I’m delighted to take part today in this blog tour. My first real love when it came to reading was crime fiction so I jumped at the opportunity to read a copy of this new book.
Thank you to Anne Cater for the spot on the tour and to the publisher Flame Tree Press for a copy of the book. Vintage Crime was released August 11th.
Vintage Crime is a CWA anthology with a difference, celebrating members’ work over the years. The book will gather stories from the mid-1950s until the twenty-first century by great names of the past, great names of the present together with a few hidden treasures by less familiar writers. The first CWA anthology, Butcher’s Dozen, appeared in 1956, and was co-edited by Julian Symons, Michael Gilbert, and Josephine Bell. The anthology has been edited by Martin Edwards since 1996, and has yielded many award-winning and nominated stories in the UK and overseas.
This new edition includes an array of incredible and award-winning authors: Robert Barnard, Simon Brett, Liza Cody, Mat Coward, John Dickson Carr, Marjorie Eccles, Martin Edwards, Kate Ellis, Anthea Fraser, Celia Fremlin, Frances Fyfield, Michael Gilbert, Paula Gosling, Lesley Grant-Adamson, HRF Keating, Bill Knox, Peter Lovesey, Mick Herron, Michael Z. Lewin, Susan Moody, Julian Symons and Andrew Taylor.
This book suited me just fine at the moment. Struggling to ‘get into’ a novel and for it to hold my attention, this set of short stories, and some are very short, that I could dip in and out of, as and when I felt like it, was perfect. There is such an array of different stories here too.
What I liked about this anthology was how it took stories from authors right across the years. Now I love some vintage classic crime, but there are also some really enjoyable short stories from contemporary authors such as Mick Herron, Kate Ellis and Simon Brett, which really makes this book one for every crime fiction lover.
Stories from spies in Trafalgar Square to foot and mouth English countryside. From London to Liverpool and England to Egypt. It was great to pick a story not knowing where it was going to take you.
Although the dates of the stories can be found in the sources section at the back of the book, and the stories follow each other in date order, I liked that they were not dated in the contents section, so that I wasn’t totally aware of the ‘when’ that I was about to read.

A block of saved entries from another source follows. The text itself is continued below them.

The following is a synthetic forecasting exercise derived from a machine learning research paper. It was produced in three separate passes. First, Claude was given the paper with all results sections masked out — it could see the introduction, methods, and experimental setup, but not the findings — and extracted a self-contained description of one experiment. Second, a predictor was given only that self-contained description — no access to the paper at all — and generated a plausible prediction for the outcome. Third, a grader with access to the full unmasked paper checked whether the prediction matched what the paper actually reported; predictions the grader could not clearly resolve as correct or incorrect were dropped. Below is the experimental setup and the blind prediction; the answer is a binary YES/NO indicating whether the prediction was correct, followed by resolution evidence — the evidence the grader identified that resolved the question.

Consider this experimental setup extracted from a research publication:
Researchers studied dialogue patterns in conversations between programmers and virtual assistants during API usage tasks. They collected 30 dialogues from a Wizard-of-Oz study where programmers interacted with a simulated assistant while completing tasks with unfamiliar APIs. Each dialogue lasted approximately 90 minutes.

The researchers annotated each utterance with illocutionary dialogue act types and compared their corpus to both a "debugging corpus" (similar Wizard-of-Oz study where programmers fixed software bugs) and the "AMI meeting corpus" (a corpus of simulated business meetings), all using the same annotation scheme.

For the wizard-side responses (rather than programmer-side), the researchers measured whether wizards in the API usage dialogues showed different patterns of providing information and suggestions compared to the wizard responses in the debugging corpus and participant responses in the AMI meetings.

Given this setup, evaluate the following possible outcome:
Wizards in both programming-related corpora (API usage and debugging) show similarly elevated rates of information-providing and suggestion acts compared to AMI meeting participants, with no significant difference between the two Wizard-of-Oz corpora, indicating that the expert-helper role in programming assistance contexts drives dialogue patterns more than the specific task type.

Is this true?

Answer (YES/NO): NO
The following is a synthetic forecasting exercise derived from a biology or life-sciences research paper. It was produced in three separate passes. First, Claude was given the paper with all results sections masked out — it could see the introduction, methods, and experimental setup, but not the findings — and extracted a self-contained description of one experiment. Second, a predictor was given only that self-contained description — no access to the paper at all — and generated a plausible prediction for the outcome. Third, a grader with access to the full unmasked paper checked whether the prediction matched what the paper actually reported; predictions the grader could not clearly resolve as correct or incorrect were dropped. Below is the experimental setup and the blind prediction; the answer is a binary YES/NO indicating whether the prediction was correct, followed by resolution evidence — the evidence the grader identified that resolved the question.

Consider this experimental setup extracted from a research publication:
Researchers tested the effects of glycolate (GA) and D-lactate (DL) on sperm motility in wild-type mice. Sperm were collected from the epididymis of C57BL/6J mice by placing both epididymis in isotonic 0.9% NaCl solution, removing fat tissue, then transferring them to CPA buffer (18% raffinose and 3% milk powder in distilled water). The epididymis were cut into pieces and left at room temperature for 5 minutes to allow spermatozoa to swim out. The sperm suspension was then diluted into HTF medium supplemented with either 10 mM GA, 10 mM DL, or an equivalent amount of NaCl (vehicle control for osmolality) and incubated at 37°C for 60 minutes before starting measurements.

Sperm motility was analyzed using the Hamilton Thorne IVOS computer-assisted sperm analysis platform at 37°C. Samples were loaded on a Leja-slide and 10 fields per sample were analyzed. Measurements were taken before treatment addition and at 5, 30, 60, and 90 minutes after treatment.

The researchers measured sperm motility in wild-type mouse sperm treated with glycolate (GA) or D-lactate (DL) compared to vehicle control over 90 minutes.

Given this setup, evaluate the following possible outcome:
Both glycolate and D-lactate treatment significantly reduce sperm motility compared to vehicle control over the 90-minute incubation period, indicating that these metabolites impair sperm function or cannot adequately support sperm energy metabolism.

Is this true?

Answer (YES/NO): NO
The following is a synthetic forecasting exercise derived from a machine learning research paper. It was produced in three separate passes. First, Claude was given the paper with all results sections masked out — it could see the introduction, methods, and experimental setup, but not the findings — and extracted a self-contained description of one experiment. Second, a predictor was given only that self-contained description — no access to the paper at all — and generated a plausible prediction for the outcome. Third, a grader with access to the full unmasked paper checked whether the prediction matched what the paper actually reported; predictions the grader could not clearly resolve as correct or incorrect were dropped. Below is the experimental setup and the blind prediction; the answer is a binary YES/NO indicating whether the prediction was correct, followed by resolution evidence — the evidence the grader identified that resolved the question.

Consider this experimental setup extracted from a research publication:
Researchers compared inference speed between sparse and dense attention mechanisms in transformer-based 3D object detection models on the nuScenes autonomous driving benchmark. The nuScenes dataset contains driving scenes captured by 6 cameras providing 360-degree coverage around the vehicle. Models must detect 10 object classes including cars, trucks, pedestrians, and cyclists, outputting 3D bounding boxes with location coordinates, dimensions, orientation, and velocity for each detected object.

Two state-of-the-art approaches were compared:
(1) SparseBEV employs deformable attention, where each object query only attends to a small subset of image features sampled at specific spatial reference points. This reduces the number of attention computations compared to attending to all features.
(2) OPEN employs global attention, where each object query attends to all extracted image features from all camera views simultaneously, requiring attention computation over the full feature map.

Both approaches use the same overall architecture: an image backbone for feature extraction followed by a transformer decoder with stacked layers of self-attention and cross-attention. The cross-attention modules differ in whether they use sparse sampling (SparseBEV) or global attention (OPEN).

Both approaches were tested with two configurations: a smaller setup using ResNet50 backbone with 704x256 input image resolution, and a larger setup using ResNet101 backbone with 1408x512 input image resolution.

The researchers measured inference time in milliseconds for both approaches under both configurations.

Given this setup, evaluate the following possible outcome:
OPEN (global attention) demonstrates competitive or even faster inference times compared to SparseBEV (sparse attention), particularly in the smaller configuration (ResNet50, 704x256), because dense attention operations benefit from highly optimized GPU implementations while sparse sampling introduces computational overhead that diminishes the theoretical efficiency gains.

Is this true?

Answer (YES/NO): YES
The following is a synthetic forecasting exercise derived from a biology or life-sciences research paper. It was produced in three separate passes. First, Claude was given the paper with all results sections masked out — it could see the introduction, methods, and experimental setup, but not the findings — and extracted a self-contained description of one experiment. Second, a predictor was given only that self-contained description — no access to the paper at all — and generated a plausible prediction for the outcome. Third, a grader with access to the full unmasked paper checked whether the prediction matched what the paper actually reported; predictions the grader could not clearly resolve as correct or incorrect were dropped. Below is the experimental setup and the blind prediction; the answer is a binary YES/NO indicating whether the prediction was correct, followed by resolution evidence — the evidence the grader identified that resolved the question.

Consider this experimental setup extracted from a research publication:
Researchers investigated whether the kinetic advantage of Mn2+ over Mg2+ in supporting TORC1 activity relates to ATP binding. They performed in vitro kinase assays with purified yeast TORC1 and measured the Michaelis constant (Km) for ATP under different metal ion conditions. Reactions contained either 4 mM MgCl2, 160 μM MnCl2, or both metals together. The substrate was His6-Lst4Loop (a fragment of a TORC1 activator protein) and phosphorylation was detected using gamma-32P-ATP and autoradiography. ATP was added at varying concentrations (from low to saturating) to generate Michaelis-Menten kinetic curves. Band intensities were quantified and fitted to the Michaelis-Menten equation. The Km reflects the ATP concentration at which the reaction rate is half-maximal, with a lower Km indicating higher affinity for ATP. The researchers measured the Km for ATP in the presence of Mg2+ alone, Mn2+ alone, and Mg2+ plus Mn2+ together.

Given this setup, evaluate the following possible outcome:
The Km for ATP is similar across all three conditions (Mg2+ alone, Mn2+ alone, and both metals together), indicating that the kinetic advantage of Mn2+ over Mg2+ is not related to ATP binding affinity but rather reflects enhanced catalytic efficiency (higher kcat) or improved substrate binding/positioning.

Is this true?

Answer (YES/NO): NO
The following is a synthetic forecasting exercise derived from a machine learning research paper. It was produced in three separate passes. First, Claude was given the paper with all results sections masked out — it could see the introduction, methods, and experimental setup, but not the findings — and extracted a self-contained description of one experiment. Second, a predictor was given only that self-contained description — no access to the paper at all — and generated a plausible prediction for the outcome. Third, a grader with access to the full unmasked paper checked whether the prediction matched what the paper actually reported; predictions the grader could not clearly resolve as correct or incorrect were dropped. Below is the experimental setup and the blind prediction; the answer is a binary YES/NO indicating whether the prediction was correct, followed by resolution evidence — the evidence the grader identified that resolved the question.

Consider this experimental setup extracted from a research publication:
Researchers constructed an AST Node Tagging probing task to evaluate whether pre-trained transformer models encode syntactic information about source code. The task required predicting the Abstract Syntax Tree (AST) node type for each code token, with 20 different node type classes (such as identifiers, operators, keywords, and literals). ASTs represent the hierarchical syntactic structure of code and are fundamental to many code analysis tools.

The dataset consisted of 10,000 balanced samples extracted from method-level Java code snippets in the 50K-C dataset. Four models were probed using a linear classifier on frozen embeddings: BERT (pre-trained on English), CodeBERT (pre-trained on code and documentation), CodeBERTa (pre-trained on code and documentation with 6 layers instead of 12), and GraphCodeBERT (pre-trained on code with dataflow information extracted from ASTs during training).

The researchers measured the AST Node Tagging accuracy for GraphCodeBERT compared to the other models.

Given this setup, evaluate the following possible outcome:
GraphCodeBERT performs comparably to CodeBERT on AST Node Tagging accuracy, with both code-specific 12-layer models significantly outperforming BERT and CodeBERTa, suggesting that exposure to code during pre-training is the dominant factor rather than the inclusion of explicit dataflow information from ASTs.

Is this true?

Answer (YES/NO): NO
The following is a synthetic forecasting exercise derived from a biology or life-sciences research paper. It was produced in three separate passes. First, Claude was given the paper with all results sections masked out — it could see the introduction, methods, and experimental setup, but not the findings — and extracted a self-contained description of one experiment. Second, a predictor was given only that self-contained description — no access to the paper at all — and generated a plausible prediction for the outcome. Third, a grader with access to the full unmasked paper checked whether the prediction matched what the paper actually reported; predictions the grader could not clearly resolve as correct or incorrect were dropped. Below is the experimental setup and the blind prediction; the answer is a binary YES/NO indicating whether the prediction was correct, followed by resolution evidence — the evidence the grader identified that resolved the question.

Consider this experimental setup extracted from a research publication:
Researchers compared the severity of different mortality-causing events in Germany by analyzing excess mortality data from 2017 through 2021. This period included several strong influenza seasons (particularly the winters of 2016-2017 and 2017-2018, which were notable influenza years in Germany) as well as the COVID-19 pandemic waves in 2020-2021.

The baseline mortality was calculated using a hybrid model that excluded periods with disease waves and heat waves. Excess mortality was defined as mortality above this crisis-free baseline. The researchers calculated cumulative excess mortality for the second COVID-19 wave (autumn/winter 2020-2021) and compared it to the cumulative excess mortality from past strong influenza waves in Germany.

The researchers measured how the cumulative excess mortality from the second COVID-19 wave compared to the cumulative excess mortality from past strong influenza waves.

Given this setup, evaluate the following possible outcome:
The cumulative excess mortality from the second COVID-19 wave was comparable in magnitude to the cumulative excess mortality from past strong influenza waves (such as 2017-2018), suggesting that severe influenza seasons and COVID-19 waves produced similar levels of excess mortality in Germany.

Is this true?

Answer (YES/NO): NO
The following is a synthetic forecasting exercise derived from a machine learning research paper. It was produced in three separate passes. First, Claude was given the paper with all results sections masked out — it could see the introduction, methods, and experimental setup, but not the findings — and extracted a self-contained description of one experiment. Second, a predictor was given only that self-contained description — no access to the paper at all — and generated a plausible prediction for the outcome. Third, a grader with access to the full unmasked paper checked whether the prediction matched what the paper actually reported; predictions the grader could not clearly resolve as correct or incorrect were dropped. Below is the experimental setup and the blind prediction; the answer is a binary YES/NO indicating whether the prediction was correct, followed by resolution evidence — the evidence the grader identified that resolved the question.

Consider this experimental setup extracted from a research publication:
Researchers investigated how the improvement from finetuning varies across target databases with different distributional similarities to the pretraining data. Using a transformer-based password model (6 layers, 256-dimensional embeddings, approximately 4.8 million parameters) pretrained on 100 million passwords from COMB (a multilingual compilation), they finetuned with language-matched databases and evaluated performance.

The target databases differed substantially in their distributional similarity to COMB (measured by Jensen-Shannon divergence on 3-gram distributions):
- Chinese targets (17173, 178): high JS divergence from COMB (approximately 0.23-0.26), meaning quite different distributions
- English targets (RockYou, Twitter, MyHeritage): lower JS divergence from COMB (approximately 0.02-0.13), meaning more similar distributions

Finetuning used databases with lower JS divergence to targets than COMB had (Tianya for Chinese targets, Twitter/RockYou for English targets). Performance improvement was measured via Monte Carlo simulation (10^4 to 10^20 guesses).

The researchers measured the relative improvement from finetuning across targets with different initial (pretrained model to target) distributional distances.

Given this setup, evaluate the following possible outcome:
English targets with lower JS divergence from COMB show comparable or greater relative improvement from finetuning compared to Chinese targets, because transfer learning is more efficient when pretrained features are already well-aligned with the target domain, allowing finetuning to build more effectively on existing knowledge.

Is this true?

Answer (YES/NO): NO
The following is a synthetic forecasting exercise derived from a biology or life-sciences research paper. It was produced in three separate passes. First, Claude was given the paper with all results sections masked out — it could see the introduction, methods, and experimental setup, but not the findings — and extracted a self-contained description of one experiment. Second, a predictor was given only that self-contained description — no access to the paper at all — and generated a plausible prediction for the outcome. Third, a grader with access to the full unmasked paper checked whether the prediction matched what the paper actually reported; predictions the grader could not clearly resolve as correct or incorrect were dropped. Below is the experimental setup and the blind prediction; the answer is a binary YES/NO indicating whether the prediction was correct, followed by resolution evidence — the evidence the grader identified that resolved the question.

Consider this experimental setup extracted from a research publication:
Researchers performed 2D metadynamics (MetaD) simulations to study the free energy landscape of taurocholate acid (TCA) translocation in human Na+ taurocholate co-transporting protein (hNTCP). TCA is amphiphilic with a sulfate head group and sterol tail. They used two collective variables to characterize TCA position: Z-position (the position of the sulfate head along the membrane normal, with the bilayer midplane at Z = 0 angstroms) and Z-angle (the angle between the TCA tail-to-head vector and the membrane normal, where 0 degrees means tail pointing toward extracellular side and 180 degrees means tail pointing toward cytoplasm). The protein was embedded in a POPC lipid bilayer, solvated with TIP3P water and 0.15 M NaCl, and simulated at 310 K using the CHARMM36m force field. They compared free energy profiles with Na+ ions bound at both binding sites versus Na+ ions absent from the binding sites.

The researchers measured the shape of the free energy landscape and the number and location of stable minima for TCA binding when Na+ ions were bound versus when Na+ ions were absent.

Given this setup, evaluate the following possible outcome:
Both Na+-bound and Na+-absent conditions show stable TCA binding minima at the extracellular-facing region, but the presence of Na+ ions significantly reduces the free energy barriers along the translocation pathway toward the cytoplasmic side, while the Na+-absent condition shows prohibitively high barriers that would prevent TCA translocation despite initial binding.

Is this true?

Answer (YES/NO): NO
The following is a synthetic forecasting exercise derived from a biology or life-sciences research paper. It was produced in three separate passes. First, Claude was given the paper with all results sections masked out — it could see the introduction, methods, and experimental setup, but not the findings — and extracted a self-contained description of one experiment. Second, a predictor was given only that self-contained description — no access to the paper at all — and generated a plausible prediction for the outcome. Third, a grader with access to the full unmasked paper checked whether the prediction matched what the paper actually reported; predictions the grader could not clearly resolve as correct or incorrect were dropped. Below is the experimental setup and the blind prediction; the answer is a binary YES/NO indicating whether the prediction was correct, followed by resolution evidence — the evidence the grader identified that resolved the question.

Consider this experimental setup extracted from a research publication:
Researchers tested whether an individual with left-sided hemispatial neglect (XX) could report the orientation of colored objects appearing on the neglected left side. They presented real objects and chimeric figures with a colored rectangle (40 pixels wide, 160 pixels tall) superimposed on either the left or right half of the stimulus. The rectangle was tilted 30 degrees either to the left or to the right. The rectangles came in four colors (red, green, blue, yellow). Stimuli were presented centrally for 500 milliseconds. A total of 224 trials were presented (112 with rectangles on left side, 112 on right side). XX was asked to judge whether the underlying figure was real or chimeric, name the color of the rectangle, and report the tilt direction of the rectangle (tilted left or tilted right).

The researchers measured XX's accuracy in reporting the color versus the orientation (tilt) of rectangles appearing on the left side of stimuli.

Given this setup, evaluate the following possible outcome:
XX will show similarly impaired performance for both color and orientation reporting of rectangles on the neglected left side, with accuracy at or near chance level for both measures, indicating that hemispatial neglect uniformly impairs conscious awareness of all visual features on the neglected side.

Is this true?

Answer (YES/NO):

A great mix from some award winning writers.
Crime Writer’s Association or The CWA was founded in 1953 by John Creasey – That’s over sixty-five years of support, promotion and celebration of this most durable, adaptable and successful of genres. The CWA runs the prestigious Dagger Awards, which celebrate the best in crime writing, and is proud to be a triving, growing community with a membership encompassing authors at all stages of their careers. They are UK-based, yet attract many members from overseas.
Martin is a well-known crime fiction critic, and series consultant to the British Library’s Crime Classics. His ground-breaking study of the genre between the wars, The Golden Age of Murder, was warmly reviewed around the world, and won the Edgar, Agatha, H.R.F. Keating and Macavity awards. His The Story of Classic Crime in 100 Books won the Macavity and was nominated for four other awards.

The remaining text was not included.